Ivana Vozelj is a London-based figurative painter. She earned her bachelor's degree in Fine Art from Chelsea College of Art, University of the Arts London, in 2022, followed by a year of painting study at the Accademia di Belle Arti di Venezia in Venice, Italy. She completed her Master's in Painting at the Royal College of Art in 2024 and plans to return to complete her second degree at the Accademia di Belle Arti di Venezia.
Vozelj’s practice examines her relationship with time, memory, and the enduring specter of nostalgia, exploring how these forces influence the medium of painting. In particular, she explores the materiality of analog film, considering how its distinctive qualities — from light leaks to color distortions — might conceptually and materially cannibalize within her paintings. This approach highlights the paradox of painting as a medium that remains both historically rooted and continually transformed.
Her work is informed by art history, film, literature, and philosophy, particularly the writings of Jacques Derrida, Mark Fisher, and Fredric Jameson. Through a surrealist visual language, Vozelj evokes the tension between presence and absence. Her introspective narratives feature recurring subjects and settings, serving as extensions of her subconscious. In doing so, she blurs the boundaries between truth and myth, conjuring false memories of the past while the omnipresent gaze of the sea lingers as a constant observer.
Come True Right Now (the Rise), 2025 Oil on linen, 170 x 130 cm
Come True Right Now (the Fall), 2025 Oil on linen, 170 x 130 cm
Quis Est Iste, 2024, Oil on canvas, 130 x 130 cm
From the revivalist aesthetics of TV series like Stranger Things(2016) , with its meticulous recreation of the 1980s through period-specific details like retro fashion, synth-heavy music, vintage props, and cultural references, nostalgia emerges not simply as a sentimental longing but as a dynamic and affective force. It reflects a contemporary condition in which linear notions of time are destablised, and the past persistently reappears as a lived present. In this temporal collapse, time is no longer experienced as a progression but rather a spatialised loop; and retro fashion not merely a stylistic choice but a material expression of this temporal folding, embodying how cyclical trends become part of our fragmented, nonlinear experience of time.
Vozelj’s painting similarly interrogates the affective pull of a past she never directly lived, yet deeply internalised through cultural memory. Her obscured self—partially present, partially withdrawn—emerges within the paradox of mediated recollection, filtered through images, narratives, and cultural references. In this sense, her nostalgia is a *conscious* one: not only intimately felt personally, but also critically aware of nostalgia’s double-edged nature—its ability to both soothe and distort, heal and regress. This self-awareness lends her work a deeper resonance, allowing her private sensibilities to resonate within a shared cultural psyche, thus making the personal poignantly communal.

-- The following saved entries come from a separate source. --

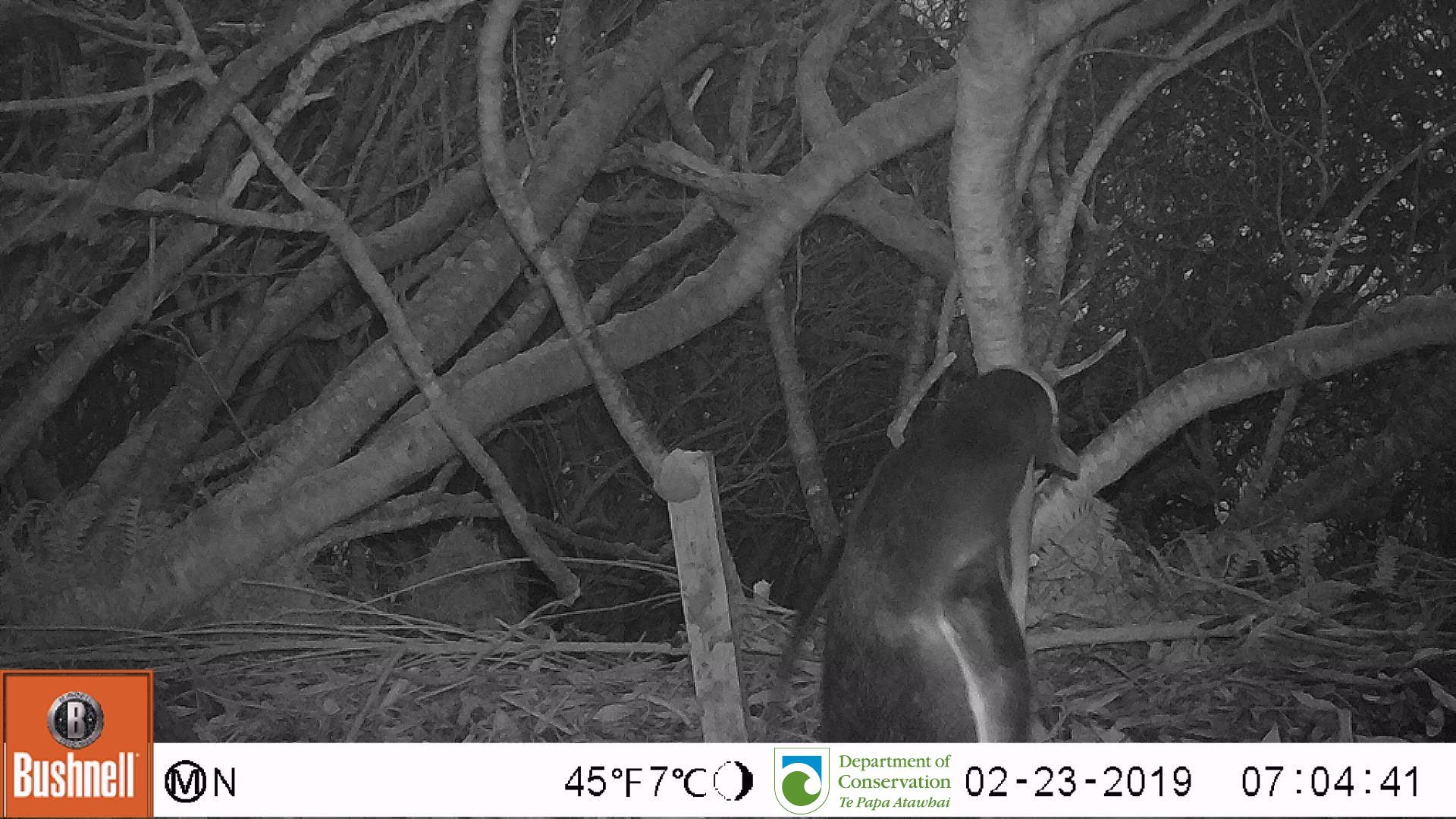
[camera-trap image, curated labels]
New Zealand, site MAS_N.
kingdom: Animalia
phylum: Chordata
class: Aves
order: Sphenisciformes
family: Spheniscidae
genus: Megadyptes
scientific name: Megadyptes antipodes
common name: yellow-eyed penguin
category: yellow eyed penguin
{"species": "yellow eyed penguin (yellow-eyed penguin) (Megadyptes antipodes)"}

In constructing this complex temporal realm as a pictorial space, Vozelj’s work resonates with a wider current in contemporary painting, where the **spatialisation** of time becomes a means for engaging with memory, history, identity, and affect. Rather than unfolding temporality through linear narrative or illustrative chronology, Ivana’s work prioritises a visual language that layers, fragments, and juxtaposes time-bound codes. Within this logic, nostalgia is treated as more than an emotional response to the past; **a constructed visual condition**: a space where mediated histories and aesthetic residues circulate and collide. Her paintings do not seek to return to a prior moment, but to materialise how the past persists, filtered through affect, detached from origin, and embedded in surface.

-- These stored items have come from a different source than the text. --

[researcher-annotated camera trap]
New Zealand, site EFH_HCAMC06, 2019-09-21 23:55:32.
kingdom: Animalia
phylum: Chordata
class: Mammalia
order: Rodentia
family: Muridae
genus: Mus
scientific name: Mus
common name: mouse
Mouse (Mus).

It is within this logic—where temporality is dislodged from linear flow and reorganised across the surface—that Vozelj’s paintings begin to operate heterotopically. Vozelj’s pictorial surfaces do not mirror history, but absorb its traces—reproduced, aestheticised, and detached from origin. By staging these mediated fragments within the same compositional field, she generates a visual environment in which temporalities collide without resolving. The painting becomes a site of simultaneity, of emotional and historical residues coexisting uneasily, and thus constitutes what might be called a ***nostalgic heterotopia***: a space that makes visible the conditions under which collective memory is both constructed and destabilised. This heterotopic space does not represent nostalgia—it performs, spatialises, and renders its contradictions perceptible.